一月二日 曇后晴、風、人、――お正月らしい場景となつた。
吉例によつて、
お屠蘇とお雑煮だけは缺かさない、
独り者にも春は来にけり、
さても結構なお正月で御座います、
午後になつて出かける、
まづ千体仏へ、老師はお年始まはりで不在、
つぎに茂森さん宅へ、こゝも廻礼でお留守、――
歩くのが嫌になつて、人間がうるさくなつて、
そのまゝ帰つて来た、
夕方、思ひがけなく元坊来訪、
今夜また馬酔木居で会合することを約束する、
何も御馳走するものがないから密
柑をあげる、
私はお雑煮やりそこなひの雑炊を食べて、
ぶら/\新市街の雑踏を歩いて、馬酔木さんを訪ねる、
いろ/\お正月の御馳走になる、
十分きこしめしたことはいふまでもない、
だいぶおそくなつてSの店に寄つた、
年賀状がきてはゐないかと思つて、――が、
それがいけなかつた、
彼女の御機嫌がよくないところへ、
私が酔つたまぎれに言はなくてもいゝ事を言つた、
とう/\喧嘩してしまつた、
お互に感情を害して別れる、
あゝ何といふ腐れ縁だらう!
暁、火事があつた、裏の窓からよく見えた、
私は善い意味での、我不関焉で、火事といふものを鑑賞した
(罹災者に対してはほんたうにすまないと思ひながらも)。

指示 a: 本文によると、夕方に思いがけなく訪ねてきたのは誰か。

提供データ:
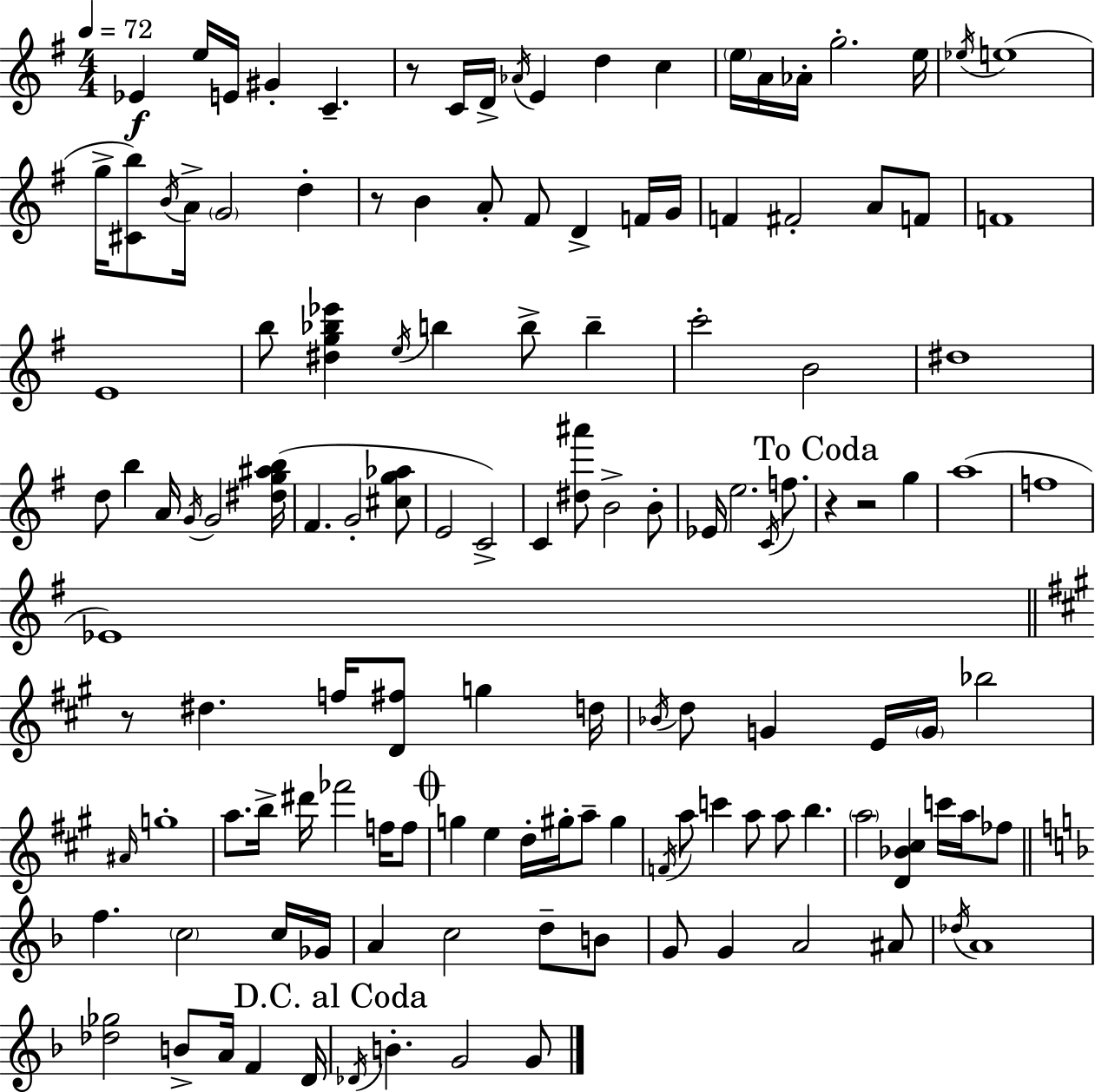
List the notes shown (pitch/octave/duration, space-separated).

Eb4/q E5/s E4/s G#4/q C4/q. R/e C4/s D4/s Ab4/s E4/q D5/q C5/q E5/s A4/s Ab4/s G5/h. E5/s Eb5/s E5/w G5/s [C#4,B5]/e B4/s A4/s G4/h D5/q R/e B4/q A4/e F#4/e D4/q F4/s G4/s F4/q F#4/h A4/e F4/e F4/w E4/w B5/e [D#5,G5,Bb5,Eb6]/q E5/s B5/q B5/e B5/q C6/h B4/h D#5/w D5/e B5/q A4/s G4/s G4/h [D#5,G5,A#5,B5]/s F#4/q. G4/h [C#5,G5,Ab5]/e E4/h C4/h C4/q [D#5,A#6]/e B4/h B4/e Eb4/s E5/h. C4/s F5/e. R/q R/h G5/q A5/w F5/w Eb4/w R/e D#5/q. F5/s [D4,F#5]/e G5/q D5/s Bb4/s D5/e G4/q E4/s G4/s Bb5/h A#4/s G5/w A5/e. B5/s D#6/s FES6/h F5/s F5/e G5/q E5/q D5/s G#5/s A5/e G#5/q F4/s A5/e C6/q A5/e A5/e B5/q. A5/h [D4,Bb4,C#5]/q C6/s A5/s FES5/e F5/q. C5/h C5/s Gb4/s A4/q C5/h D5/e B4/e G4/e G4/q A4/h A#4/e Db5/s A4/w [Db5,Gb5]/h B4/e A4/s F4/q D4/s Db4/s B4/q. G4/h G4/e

...

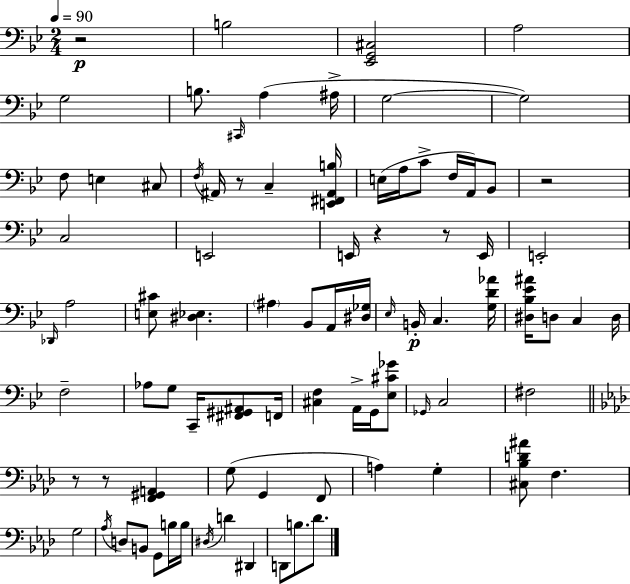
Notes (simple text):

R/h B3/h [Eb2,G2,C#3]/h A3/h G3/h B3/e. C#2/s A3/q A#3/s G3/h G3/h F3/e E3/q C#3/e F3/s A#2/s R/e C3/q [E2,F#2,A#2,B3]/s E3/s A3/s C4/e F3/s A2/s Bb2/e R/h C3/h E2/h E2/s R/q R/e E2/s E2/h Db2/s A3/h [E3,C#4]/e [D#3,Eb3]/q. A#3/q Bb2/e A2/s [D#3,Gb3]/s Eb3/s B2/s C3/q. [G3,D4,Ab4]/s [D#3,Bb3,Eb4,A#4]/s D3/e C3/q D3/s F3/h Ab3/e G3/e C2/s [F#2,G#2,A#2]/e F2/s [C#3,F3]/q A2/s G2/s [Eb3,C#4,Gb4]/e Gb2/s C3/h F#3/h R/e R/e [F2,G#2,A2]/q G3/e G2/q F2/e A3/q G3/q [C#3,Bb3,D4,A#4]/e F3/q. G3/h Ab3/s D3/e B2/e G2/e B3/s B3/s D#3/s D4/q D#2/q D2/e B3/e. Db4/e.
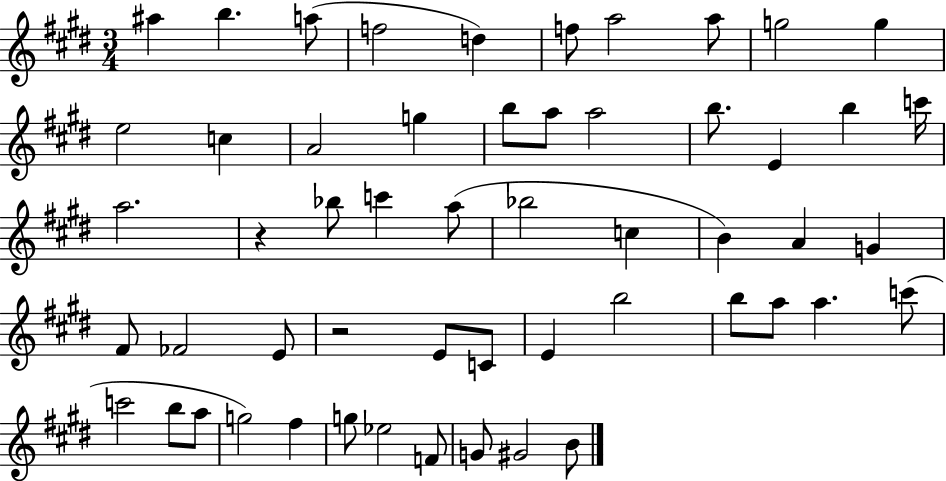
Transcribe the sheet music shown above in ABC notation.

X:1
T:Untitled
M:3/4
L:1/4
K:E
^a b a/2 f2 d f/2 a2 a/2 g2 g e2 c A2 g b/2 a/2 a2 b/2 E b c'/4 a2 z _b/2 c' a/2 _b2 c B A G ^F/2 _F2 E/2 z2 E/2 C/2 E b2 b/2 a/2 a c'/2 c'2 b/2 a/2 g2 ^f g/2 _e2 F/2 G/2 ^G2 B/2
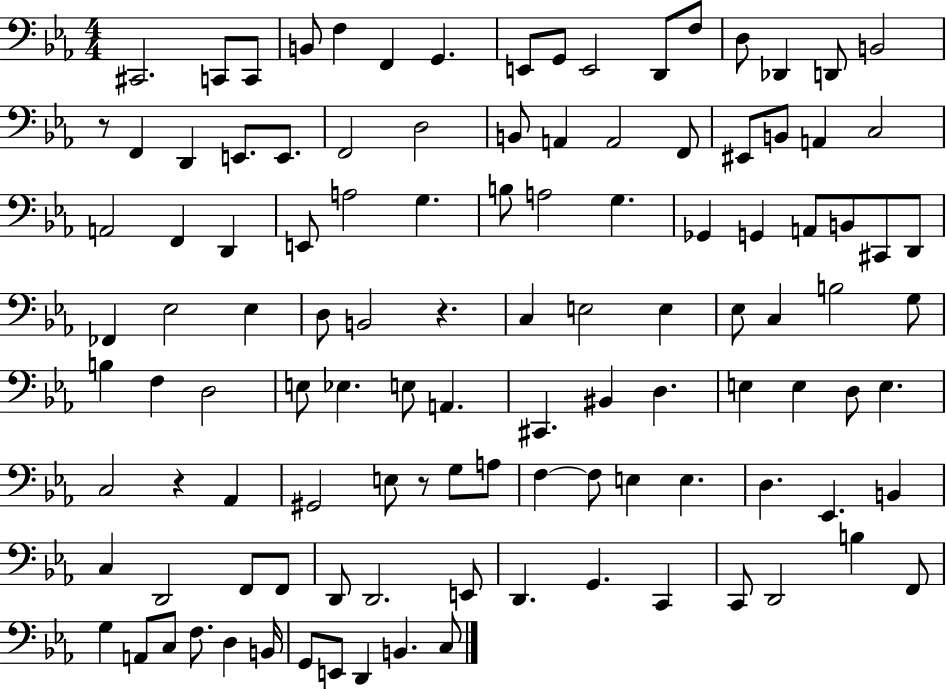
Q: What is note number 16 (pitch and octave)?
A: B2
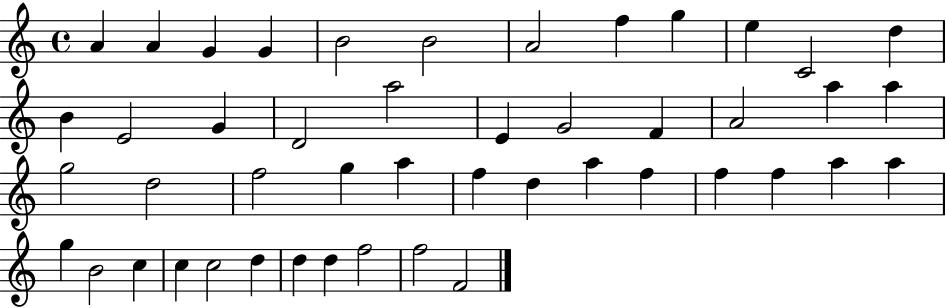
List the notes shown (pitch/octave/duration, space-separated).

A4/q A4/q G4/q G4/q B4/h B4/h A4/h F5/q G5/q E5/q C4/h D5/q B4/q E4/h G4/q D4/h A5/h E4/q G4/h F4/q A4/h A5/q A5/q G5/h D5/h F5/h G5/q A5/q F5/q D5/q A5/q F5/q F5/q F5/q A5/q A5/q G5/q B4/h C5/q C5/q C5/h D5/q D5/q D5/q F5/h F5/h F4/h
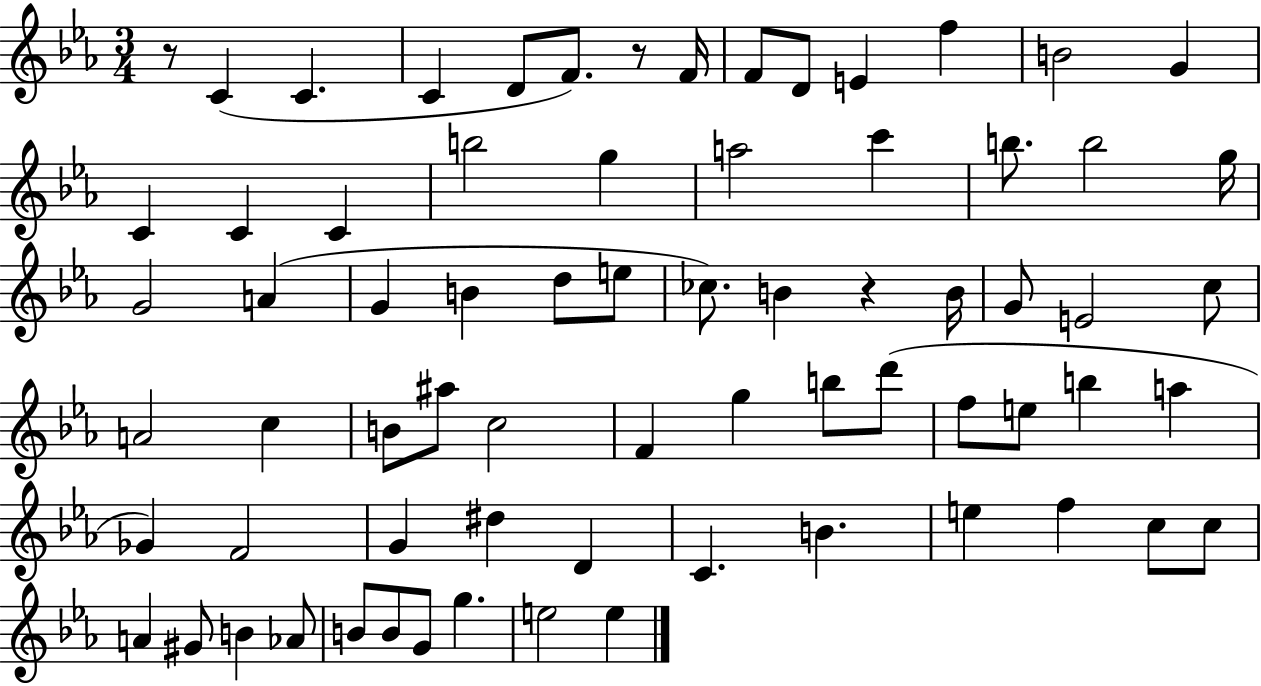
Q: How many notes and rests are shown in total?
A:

---

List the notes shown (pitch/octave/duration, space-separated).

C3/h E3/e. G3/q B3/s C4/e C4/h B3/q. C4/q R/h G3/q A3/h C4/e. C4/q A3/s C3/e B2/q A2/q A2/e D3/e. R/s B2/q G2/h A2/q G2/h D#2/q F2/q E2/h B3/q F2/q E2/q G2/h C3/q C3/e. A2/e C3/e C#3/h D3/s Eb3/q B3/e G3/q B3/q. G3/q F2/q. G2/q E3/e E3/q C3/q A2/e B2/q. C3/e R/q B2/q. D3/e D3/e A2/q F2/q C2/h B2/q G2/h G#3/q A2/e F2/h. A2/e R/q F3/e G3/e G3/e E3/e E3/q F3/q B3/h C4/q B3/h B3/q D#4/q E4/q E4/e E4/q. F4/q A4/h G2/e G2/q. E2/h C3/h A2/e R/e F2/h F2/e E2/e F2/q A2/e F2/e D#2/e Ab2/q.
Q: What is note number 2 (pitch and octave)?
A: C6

指示 b: 記録の中から「What」という文字列を含む行をすべて探し、報告せよ。

回答全文 a: 元坊である。

回答全文 b:
Q: What is note number 16 (pitch and octave)?
Q: What is note number 2 (pitch and octave)?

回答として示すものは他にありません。